◆ WHAT THIS TASK INVOLVES
Continue the text on Whitehead's speculative method and the sui generis realm of the mental, starting after its final sentence.
══ PAGE ══
Speculation and the absence of a sui generis realm of the mental

I'm lecturing a course on the new speculative philosophy (I nicknamed it 'History of Philosophy since 2007'). But we started out discussing some themes in Whitehead, basically prehensions and the nature of the speculative method. Last Thursday the discussion ended up being mostly around the incompatibility between a speculation strategy that takes coherence and broadness of a general scheme as a measure of success (the plane metaphor in Process and Reality) and the lack of space for any sui generis phenomenon or event (any anomaly, any element of its own kind etc). That led us to the long history of the anomaly of the mental - in a sense, the history of some version of skepticism - and the way Whitehead engages with Descates cogito seeing it as a revelation of a broader scheme rather than a discovery of a sui generis realm of things. The speculative method itself seems to prevent schemes that are insufficiently general, such as a sui generis realm of the mental.
═══
══ DATA PROVIDED ══
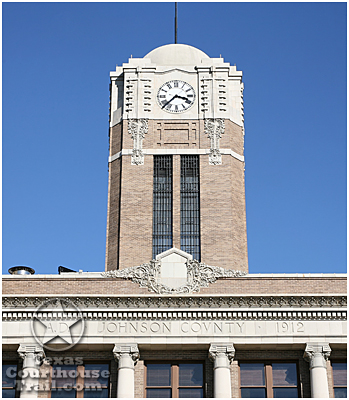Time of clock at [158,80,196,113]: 3:37
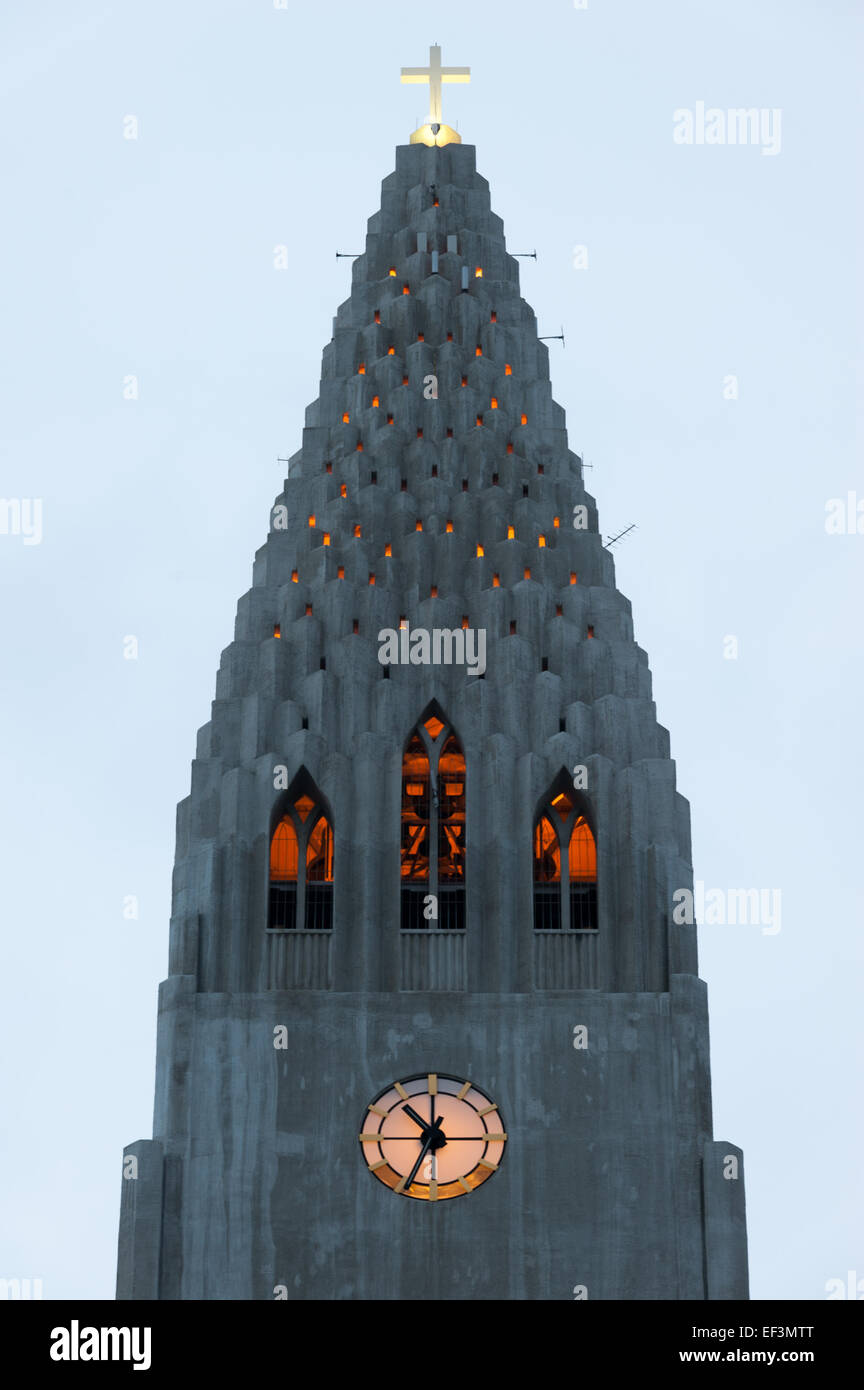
═══
◆ SOLVED EXERCISE
Surely, one could take the realm of concepts as broader than the realm of nature or capable to encompass it. That is, one can be a monist of the spirit, so to speak.This, surely, is the classical form of a metaphysics of the subjectivity in Meillassoux's terms. But it is interesting to notice how Whitehead's take is the opposite view, it discards the sui generis by making the Cartesian scheme more general in nature and not by making it encompass everything. It is not that correlation runs amok but rather that correlation that teaches us a lesson (and, in a sense, a lesson about facticity) concerning the rest of the world. There is nothing special about the correlation between us and the world, it is not sui generis in any sense, but it is an example or a point of departure for the flight of the plane (Didier Debaise told me he doesn't like the word example in this context). Maybe speculation could go both ways but it in the Whiteheadian way, it leads towards absolutes, towards general schemes that are independent of *our* correlation.

Wednesday, 14 September 2011

Ontological difference and existential pluralism

Back to Brasília where is hot and dry, everyone craving for some drops of the ohne end e London rain. And back to lecturing.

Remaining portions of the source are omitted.